BBD was conducted by selecting the optimal levels of each of the four single factors (DES water content, solid-liquid ratio, extraction temperature, and extraction time). On the basis of the experimental data, three levels of response surface experiments were conducted for each factor and the extraction rate of AS total flavonoid used as an evaluation index to analyze optimal combinations of the four factors.

6. Macroporous resin pretreatment

Macroporous resin pretreatment was performed according to a previous report, with appropriate adjustments to the operating method. Specifically, macroporous resin was soaked with absolute ethanol for 24 hours and washed with deionized water until the smell of alcohol was eliminated. The resin was further soaked in five times the volume of 5% (g/v) NaOH for 6 hours and washed with deionized water to ensure neutrality, followed by soaking in five times the volume of 5% (v/v) HCL for 4–5 hours and re-washing until neutral pH. For storage, the resin was soaked in absolute ethanol and washed again until the alcohol smell was completely removed before use.

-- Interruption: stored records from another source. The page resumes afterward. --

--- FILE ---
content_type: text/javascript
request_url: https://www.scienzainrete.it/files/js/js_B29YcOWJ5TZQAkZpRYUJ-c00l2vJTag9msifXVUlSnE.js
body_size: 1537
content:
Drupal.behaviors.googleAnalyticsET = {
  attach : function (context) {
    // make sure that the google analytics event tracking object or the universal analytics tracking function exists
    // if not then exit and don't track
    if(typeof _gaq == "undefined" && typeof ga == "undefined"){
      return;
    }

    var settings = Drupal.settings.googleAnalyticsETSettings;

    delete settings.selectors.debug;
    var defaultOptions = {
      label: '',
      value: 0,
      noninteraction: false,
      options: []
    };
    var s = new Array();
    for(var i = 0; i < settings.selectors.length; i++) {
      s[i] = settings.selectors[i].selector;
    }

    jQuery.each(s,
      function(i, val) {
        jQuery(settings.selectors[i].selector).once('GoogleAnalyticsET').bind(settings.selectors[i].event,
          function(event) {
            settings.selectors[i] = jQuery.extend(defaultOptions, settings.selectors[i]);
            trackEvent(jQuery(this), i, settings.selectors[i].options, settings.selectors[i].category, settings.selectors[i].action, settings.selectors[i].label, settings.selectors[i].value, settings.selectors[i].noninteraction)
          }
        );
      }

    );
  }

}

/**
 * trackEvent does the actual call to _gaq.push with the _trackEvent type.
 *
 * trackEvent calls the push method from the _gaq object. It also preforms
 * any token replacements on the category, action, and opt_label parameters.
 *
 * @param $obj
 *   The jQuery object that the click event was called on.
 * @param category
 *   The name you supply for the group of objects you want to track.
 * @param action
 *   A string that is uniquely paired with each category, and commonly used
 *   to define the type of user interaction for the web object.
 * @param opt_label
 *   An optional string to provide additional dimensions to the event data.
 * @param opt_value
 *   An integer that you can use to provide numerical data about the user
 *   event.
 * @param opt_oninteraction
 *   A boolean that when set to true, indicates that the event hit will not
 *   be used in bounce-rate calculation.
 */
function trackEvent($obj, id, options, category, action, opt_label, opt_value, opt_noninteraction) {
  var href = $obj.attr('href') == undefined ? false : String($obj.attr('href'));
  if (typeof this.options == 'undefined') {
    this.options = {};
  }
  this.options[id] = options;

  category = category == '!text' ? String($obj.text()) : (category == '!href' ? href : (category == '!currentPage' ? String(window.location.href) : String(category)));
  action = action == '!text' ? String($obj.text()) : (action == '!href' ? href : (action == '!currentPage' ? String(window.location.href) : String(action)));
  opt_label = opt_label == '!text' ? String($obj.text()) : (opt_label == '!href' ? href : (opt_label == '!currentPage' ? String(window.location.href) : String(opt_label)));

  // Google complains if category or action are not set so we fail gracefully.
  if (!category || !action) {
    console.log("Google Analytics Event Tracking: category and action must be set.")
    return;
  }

7. Screening for the optimal macroporous resin and analytical solvent

Columns (16 mm×40 cm) were wet-packed with the four types of four pretreated macroporous resin. Flavonoid crude extract solution (25 mL; 1.285 mg·mL^-1) was mixed with DES/8 solvent (0.161 mg·mL^-1) as the sample loading solution, and the column loaded at a flow rate of 1 mL·min^-1 to initiate dynamic adsorption. The concentration of total flavonoids in the final effluent of each resin was determined. The column was eluted with deionized water at the same speed until the upper layer of the macroporous resin was colorless, followed by an equal volume of 50% ethanol at a flow rate of 1 mL·min^-1 for dynamic desorption. In order to ensure that the adsorption effect of the resin and the resolution effect of the elution solvent are both optimal, the collected effluent was passed through the column twice and the flavonoid content of each collected solution calculated. All experiments were repeated three times in parallel. The adsorption rate (A, %), resolution rate (B, %) and total flavonoid recovery rate (W1, %) of various resins were calculated.

8. Reusability of DES

Following screening of the optimal recovery conditions, the operation was repeated according to the above steps, with extraction of total AS flavonoids from the recovered DES solvent under the optimized conditions. All experiments were repeated three times in parallel according to the above steps and the total flavonoid yield calculated each time to establish the reusability of DES.